Luna terdiam, cukup lama. Edwin merasakan tangannya bergetar. Emosinya yang bercampur aduk menjadi satu membuat pikirannya tak bisa berjalan dengan baik. Dia merasa benar-benar buruk. Luna bisa mendengar deru napas Edwin yang terdengar tak biasa, menandakan bahwa lelaki itu memang sedang tidak baik-baik saja. Lelaki itu merasa sedih dan kecewa. Kalimat terakhir yang Edwin katakan pun sebenarnya cukup membuat Luna kaget, mengingat sebesar apa ambisi Edwin.
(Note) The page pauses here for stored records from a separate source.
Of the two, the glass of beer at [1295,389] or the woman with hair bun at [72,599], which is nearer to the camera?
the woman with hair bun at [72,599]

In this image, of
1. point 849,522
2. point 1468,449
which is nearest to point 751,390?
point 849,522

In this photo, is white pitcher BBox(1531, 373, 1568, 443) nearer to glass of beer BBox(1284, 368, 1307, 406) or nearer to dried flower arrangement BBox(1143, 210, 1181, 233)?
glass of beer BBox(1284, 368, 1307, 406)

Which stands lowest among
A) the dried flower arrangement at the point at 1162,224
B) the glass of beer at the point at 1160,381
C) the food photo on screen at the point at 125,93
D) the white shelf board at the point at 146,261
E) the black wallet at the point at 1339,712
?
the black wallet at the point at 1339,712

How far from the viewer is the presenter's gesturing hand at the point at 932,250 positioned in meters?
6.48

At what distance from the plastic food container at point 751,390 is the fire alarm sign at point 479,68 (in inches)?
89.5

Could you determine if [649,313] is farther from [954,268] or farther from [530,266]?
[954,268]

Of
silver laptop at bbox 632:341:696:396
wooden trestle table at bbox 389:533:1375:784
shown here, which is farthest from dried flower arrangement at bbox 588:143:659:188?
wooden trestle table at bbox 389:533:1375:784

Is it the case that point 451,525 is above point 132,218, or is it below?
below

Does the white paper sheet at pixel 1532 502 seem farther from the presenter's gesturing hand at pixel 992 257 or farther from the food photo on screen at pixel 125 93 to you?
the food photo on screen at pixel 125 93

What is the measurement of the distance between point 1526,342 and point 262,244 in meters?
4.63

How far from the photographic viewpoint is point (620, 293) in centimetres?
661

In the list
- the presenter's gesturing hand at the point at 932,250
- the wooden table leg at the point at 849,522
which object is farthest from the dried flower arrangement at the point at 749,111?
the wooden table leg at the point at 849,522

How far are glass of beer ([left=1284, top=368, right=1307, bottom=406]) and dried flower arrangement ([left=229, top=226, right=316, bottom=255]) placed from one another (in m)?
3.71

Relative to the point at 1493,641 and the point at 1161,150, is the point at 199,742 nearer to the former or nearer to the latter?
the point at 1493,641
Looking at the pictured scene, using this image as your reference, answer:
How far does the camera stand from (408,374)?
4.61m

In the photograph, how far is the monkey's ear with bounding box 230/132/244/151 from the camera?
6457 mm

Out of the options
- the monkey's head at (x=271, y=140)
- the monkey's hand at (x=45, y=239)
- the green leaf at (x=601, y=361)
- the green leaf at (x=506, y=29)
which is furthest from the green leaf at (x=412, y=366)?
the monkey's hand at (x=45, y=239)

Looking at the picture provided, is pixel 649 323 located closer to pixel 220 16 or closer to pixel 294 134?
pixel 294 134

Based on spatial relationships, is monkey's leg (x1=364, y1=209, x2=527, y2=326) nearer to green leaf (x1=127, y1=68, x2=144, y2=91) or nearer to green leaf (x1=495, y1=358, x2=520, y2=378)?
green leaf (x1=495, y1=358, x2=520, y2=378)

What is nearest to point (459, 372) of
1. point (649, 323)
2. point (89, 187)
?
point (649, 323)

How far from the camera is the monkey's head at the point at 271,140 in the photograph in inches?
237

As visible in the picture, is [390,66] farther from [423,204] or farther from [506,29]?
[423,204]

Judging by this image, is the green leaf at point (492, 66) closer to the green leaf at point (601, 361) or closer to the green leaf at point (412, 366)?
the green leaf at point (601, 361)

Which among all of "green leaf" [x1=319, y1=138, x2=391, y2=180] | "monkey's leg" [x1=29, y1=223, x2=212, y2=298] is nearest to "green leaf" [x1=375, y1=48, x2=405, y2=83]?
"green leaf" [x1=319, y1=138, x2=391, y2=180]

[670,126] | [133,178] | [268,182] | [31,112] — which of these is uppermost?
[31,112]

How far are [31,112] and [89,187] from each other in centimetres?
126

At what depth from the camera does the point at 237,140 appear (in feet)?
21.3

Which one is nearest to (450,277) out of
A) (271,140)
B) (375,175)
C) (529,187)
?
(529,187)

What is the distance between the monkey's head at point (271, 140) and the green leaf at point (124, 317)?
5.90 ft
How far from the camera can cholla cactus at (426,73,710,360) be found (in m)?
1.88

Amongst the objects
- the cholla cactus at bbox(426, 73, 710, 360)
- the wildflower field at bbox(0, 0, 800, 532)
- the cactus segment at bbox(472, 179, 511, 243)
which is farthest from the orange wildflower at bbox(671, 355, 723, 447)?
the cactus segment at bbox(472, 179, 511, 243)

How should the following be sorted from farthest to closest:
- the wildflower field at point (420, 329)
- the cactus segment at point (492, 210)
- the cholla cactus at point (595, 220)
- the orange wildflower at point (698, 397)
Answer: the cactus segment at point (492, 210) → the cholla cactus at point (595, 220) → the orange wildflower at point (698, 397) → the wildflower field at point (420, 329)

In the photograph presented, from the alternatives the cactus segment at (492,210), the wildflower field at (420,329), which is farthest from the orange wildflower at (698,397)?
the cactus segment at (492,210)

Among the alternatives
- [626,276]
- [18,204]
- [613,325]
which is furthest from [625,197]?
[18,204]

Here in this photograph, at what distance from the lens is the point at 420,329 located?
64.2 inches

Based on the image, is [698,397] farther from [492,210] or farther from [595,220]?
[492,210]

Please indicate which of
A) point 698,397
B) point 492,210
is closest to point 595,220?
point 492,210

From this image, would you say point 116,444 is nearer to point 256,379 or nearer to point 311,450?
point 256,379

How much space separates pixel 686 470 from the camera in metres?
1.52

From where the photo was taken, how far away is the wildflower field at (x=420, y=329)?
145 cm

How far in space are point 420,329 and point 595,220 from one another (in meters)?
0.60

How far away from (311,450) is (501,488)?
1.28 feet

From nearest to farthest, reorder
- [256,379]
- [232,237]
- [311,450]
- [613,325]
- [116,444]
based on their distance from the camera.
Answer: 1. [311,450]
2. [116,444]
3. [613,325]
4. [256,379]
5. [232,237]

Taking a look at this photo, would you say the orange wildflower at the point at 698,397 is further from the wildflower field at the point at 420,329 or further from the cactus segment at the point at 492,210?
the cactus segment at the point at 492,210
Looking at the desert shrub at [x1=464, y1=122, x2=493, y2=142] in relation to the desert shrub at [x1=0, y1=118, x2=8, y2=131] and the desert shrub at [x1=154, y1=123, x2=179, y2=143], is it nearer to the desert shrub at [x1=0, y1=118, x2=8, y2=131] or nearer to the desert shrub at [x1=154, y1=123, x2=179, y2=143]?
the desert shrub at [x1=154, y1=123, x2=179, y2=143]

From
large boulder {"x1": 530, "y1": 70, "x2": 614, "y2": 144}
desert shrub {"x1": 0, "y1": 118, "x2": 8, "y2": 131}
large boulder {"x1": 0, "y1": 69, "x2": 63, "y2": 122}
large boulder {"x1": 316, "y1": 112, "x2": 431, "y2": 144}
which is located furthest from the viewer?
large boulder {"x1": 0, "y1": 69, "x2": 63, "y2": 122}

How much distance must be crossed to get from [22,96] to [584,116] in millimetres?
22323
"Lo udah gagal berapa kali?" tanya Luna.

"Gak kehitung."

"Tangan lo masih bisa metik senar gitar?"

"Ya."

"Lo masih mau tampil di atas panggung?"

"Ya."

"Jadi, lo gak boleh nyerah," ujar Luna, tegas. "Kalau lo nyerah, gue bakalan marah banget sama lo."

Edwin terdiam, cukup lama. Tubuhnya terasa panas, menahan sesuatu di dalam dadanya. Dia ingin sekali berteriak kepada dunia bahwa dia akan berhasil mencapai mimpinya, suatu saat nanti. Dia ingin menyelamatkan dan mengobati tiap orang dengan musiknya. Dia ingin membuat orang lain melihat musik seperti caranya melihat musik.

"Gue bakalan jadi orang yang berdiri paling depan di konser perdana lo nanti," kata Luna. Edwin mematung ketika dia mendengar ucapan Luna barusan. "Jadi, jangan kecewain gue. Oke?"